**** Texte présenté ****
Reportages mardi 7 décembre 2021 Julien Counet

Alors que la Belgique vient de remporter une seconde médaille de bronze par équipe à Tokyo, 45 ans après celle de Montréal, on se souvient d’un athlète qui était revenu du Canada avec deux médailles de bronze ! Accompagné de Stany van Paeschen, Edgar Henri Cuepper et le regretté Eric Wauters par équipe, Fifi comme on aime l’appeler dans le milieu, reste à ce jour le seul médaillé individuel belge de l’équitation ! Depuis l’homme s’est distingué en étant l’un des marchands les plus réputés et respectés du milieu. Difficile de dénombrer le nombre de stars passées par ses écuries. Homme de goût et de classe, comme en attestent ses installations, il n’en demeure pas moins un homme accessible de tous au contact des hommes et de la terre.

Toujours soucieux d’être à la pointe de l’innovation, notre homme organise, juste avant les fêtes de fin d’année, sa première vente en ligne : Excellence Auction by François Mathy ou l’art de toujours se remettre en cause pour continuer à aller de l’avant.

Le nom de François Mathy résonne comme celui d’une légende dans le microcosme de l’équitation mais votre personnage reste une énigme pour beaucoup...

François Mathy : « Ce n’est pas une volonté de ma part, je n’aime pas faire de bruit. Je crois beaucoup en l’adage : « Pour vivre heureux, vivons cachés ». Je ne vois pas l’intérêt de m’exposer inutilement. Nous avons des clients qui sont réguliers depuis de très nombreuses années avec qui nous avons tissé des liens. Même si mon frère organise le Jumping de Liège, je ne suis personnellement pas investi dans la fédération et je ne tiens pas de rôle de chef d’équipe ou autre. Je fais mon métier avec les gens que j’aime bien et heureusement, j’ai pu faire cela toute ma vie. »

François Mathy avec Marc Bettinger et l'étalon Quannan R (Kannan)

Vous vous êtes rapidement destiné à une carrière de cavalier ou de marchand de chevaux ? Vous pensiez qu’il faudrait choisir entre les deux ?

F.M. : « J’ai toujours aimé les animaux et quand j’étais jeune, j’étais surtout porté par l’agriculture, le bétail et les animaux en général. Un peu avant mes 18 ans, mon père aimant beaucoup les chevaux, nous allions promener dans les bois et nous avons commencé à faire des petits concours. Nous avons directement été amenés à développer un peu de commerce pour trouver des solutions pour des chevaux qui ne nous convenaient pas ou pour trouver de meilleurs chevaux. Cela s’est fait naturellement et cela m’a plu. A 18 ans, j’ai commencé à avoir des relations avec des cavaliers étrangers. A cette époque, il y avait beaucoup moins de commerce en Belgique. Les Belges allaient plutôt acheter des chevaux à l’étranger. J’ai vite trouvé cela étrange car pour moi, nous avions d’aussi bons chevaux en Belgique. Je me suis alors dit que, plutôt qu’en acheter à l’étranger, on pourrait aussi vendre nos chevaux à l’étranger. C’est à cette époque que le commerce international a débuté. J’ai rapidement eu de bons contacts avec Alwin et Paul Sochockemoehle. J’ai développé le commerce vers l’Allemagne et la France. »
****
Consignes:
1. Selon le texte sur François Mathy, qu'est-ce qui l'a amené à vouloir vendre des chevaux belges à l'étranger ? Répondez en une à trois phrases.
2. Reproduisez, s'il vous plaît, le passage du texte sur François Mathy de « Toujours soucieux d’être » à « énigme pour beaucoup... ».
**** Liste des enregistrements ****
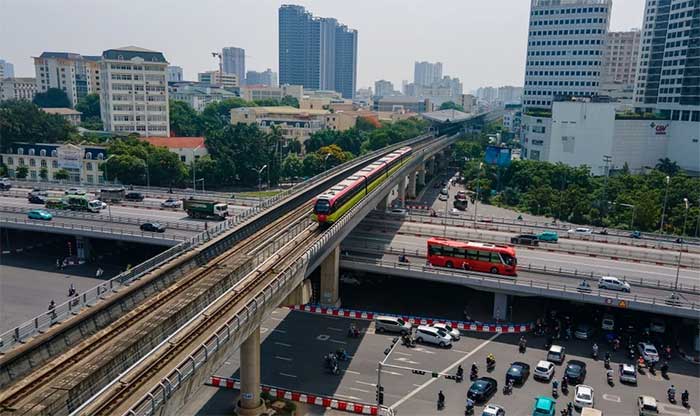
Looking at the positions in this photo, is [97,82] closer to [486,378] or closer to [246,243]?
[246,243]

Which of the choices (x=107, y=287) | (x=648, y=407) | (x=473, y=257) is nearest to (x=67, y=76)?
(x=473, y=257)

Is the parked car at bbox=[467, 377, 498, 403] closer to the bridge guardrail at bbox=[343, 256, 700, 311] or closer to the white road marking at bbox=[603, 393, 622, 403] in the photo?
the white road marking at bbox=[603, 393, 622, 403]

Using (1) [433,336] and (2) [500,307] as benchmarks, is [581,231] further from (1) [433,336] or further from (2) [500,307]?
(1) [433,336]

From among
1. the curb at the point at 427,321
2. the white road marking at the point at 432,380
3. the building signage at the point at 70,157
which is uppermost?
the building signage at the point at 70,157

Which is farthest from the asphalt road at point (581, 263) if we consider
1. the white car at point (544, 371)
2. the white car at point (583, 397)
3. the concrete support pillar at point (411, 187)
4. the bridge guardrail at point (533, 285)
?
the concrete support pillar at point (411, 187)

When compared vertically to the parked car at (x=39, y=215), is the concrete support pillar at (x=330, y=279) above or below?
below

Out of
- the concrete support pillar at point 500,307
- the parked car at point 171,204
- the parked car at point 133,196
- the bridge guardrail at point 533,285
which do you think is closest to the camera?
the bridge guardrail at point 533,285

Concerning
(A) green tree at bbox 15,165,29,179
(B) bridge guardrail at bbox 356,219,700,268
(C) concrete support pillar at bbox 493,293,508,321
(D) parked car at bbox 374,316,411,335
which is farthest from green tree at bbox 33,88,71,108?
(C) concrete support pillar at bbox 493,293,508,321

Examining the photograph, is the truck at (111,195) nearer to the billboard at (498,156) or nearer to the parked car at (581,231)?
the parked car at (581,231)
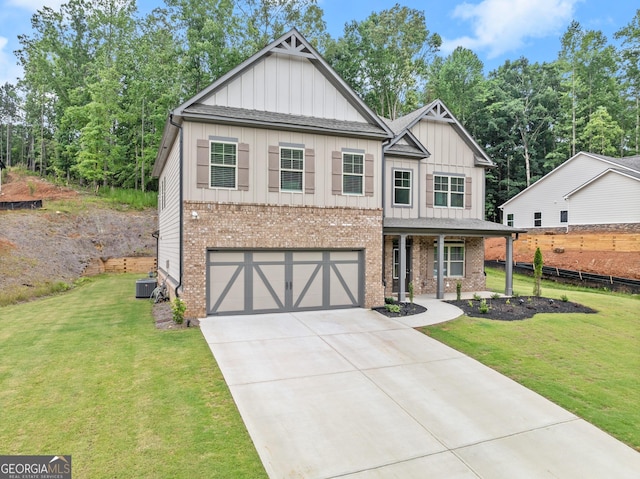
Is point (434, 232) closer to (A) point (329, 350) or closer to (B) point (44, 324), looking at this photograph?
(A) point (329, 350)

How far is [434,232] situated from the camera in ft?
49.8

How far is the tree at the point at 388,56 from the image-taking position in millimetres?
35906

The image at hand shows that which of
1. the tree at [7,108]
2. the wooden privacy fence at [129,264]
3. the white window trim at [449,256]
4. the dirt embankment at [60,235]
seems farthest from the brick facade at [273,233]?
the tree at [7,108]

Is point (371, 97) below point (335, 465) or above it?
above

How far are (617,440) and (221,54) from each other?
3452cm

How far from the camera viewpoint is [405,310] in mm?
12953

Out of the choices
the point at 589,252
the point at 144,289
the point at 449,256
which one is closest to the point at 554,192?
the point at 589,252

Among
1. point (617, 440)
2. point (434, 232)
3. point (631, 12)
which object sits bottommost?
point (617, 440)

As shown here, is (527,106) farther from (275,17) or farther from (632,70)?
(275,17)

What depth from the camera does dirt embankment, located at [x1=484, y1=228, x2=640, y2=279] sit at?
2131 centimetres

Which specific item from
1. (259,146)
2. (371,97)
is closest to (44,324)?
(259,146)

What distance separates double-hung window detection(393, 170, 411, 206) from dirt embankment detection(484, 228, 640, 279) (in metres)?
14.3

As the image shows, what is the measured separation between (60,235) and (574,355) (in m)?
27.5

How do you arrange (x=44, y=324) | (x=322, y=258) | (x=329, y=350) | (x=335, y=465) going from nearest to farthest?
(x=335, y=465) → (x=329, y=350) → (x=44, y=324) → (x=322, y=258)
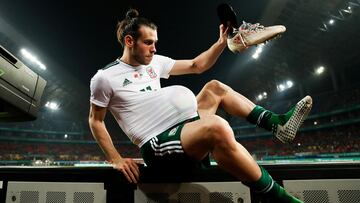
****
Réponses par consigne:
1. À cette époque, il y avait beaucoup moins de commerce en Belgique et les Belges achetaient plutôt leurs chevaux à l'étranger. Il trouvait cela étrange, car pour lui la Belgique avait d'aussi bons chevaux. Il s'est donc dit qu'au lieu d'en acheter à l'étranger, on pourrait aussi y vendre les chevaux belges.

2.
Toujours soucieux d’être à la pointe de l’innovation, notre homme organise, juste avant les fêtes de fin d’année, sa première vente en ligne : Excellence Auction by François Mathy ou l’art de toujours se remettre en cause pour continuer à aller de l’avant.

Le nom de François Mathy résonne comme celui d’une légende dans le microcosme de l’équitation mais votre personnage reste une énigme pour beaucoup...